Ele vai me machucar tenho certeza!
— Isabella!! – a voz de Edward me tirou dos meus pensamentos –
algum problema, gostosa? – disse ele rindo.
— Edward... você... você vai caber??? – perguntei em duvida.
— Vai meu amor, vai caber tudo dentro de você, nós damos um jeito,
agora vem cá, vem gostosa, me beija vai – disse ele me puxando em direção a sua boca.
O contato de nossa pele totalmente nua nos fez gemer, sentir o pênis de Edward rígido como uma rocha em minha barriga era tudo de bom, agora imagine sentir ele dentro de mim? E era isso que eu queria, mas antes eu tinha que tentar uma coisa, afinal prometi fazer tudo o que ele havia feito comigo, certo?

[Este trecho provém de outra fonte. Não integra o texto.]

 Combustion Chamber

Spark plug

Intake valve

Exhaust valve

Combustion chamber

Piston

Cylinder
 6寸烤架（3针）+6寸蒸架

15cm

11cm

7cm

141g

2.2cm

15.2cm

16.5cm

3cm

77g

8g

Interrompendo nosso beijo mais uma vez me sentei em suas coxas e ele gemeu ao sentir minha intimidade ensopada. Olhando em seus olhos envolvi seu membro com as minhas mãos e apertei um pouco.

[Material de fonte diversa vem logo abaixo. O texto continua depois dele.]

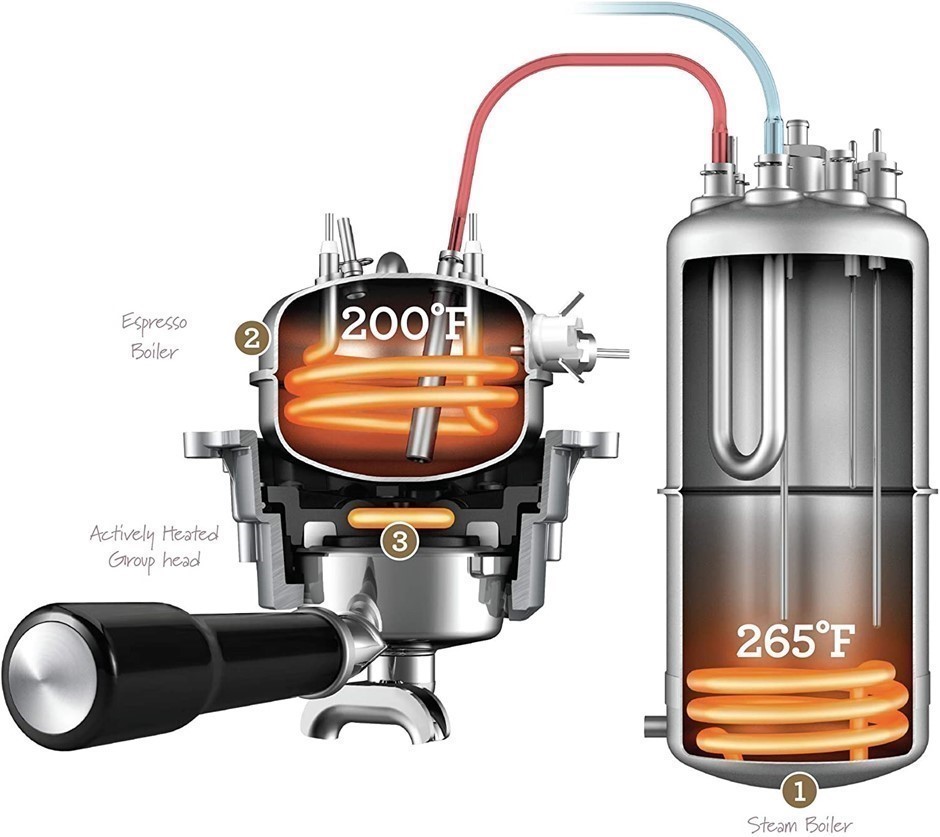 Espresso Boiler
2
200°F
Actively Heated Group head
3
265°F
1
Steam Boiler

— Puta que pariu Isabella! – disse ele investindo contra a minha
mão. – Mexe a mão meu amor mexe, assim – ele envolveu a minha mão com a sua e começou a fazer movimentos para cima e para baixo – Isso, Bells... Isso... Assim – começou ele a gemer com os olhos fechados, jogando sua cabeça para trás e fazendo um biquinho muito sexy em seus lábios.

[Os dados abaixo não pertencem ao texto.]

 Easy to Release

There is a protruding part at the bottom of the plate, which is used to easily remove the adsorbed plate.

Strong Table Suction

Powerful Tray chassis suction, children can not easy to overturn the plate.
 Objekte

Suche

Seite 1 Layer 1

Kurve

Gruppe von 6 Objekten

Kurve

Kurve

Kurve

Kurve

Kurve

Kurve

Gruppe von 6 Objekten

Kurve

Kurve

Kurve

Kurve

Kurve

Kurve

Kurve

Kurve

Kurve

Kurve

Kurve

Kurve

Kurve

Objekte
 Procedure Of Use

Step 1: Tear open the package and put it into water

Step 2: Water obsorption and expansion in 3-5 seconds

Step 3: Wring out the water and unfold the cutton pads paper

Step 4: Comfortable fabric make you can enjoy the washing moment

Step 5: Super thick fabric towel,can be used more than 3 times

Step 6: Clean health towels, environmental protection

Vendo o atual estado dele, pensei em colocar a minha boca em seu membro, então, receosa, passei suavemente a minha língua na cabecinha de seu pau e pude sentir o gosto de seu pré-gozo.
— CARALHO ISABELLA!!! – gritou Edward. É eu acho que ele não é
nada discreto.
Após a explosão dele me senti confiante e fui adiante, com a língua contornei todo seu membro, seguindo os desenhos de suas veias pulsantes.
— Você... quer... me ... matar... Bella!!! – disse Edward com a respiração ofegante – Coloca ele na sua boca coloca! – disse ele levantando minha cabeça e a posicionando em cima de seu pênis. – Abre a boquinha vai...
E assim eu fiz, abri minha boca e engoli seu pau até a parte que
eu consegui, a parte que sobrou eu estimulava com a mão. Era possível sentir que a cada movimento que eu fazia seu pênis se dilatava cada vez mais em minha boca e os gemidos de Edward serviam de combustível para que eu aumentasse o ritmo, suas mãos em meus cabelos que ditavam o ritmo dos meus movimentos, até que em um determinado momento, ele me puxou novamente para a sua boca invertendo a nossa posição.
— Você tem uma boca incrível meu amor – disse ele lambendo meus lábios com a voz totalmente sexy – mas quando eu gozar, eu quero que seja dentro de você!!